Stavo valutando di tornarci per qualche giorno ad Agosto 2019, ma – leggendo – mi sta passando la voglia…se c’è troppa gente, non potrei resistere!
Ciao Alessandra, ad agosto sei effettivamente a rischio, però è chiaro che ognuno ha la sua percezione e quella che per me è invivibile per te potrebbe ancora essere una splendida spiaggia 🙂 Se puoi cambiare periodo, cercherei di ritardare a settembre per stare più tranquilla (e spendere molto meno anche per la stanza!)
Ciao!
Sono d’accordo con quello che hai menzionato nel post sulla sicilia, ho avuto l’opportunità di visitarlo e una delle cose che mi piacciono di più viaggiare in barca via mare perché le sue spiagge sono meravigliose, è stato il calore della gente, sono molto empatiche e accogliente, è come sentirsi a casa.
I siciliani sanno sempre farti sentire a casa! 🙂
Trovo assurdo che girino cani randagi. Per chi, come me, ha paura dei cani non sarebbe una Vacanza. E in vacanza bisogna rilassarsi. Con tutto il rispetto per gli animalisti (che invidio perché vorrei vincere la paura dei cani), non è accettabile che ti ritrovi cani randagi in spiaggia quando mangi se passeggi ecc ecc
Ciao Mariella, per fortuna non ho paura dei cani però vedere tanti randagi sull’isola mi ha molto rattristato. In ogni caso non mi sono sembrati pericolosi.
Ciao! Quindi mi pare di capire che ci sei stata in Luglio? (Tanto per farmi un’idea di quanto potrebbe essere più o meno affollata l’isola negli altri mesi 🙂 ) Ciao!
Ciao! Sì a metà luglio
Ciao! Io ci sono l’anno scorso l’ultimo weekend di Ottobre, ovvero l’ultimo weekend di stagione.

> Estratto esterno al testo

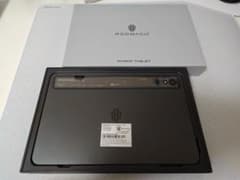 ほぼ未使用】REDMAGIC Astra 12GB/256GB - メルカリ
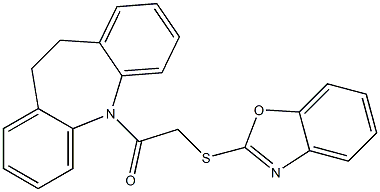 , , 結(jié)構(gòu)式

È stata un’esperienza magica, che ci ha spinto a ritornare quest’ anno: alloggio in un dammuso a Cala Creta (col lido già chiuso è stato meraviglioso averla tutta per noi – eravamo in 5 in tutta la cala), isola dei conigli senza bisogno di prenotare, tour in barca con delfini annessi, ma acqua freddina e gran parte del ristoranti chiusi… Quest’anno andremo a Settembre, nella speranza di non trovare troppo casino. Mi dispiacerebbe disinnsmmorarmi dell’isola.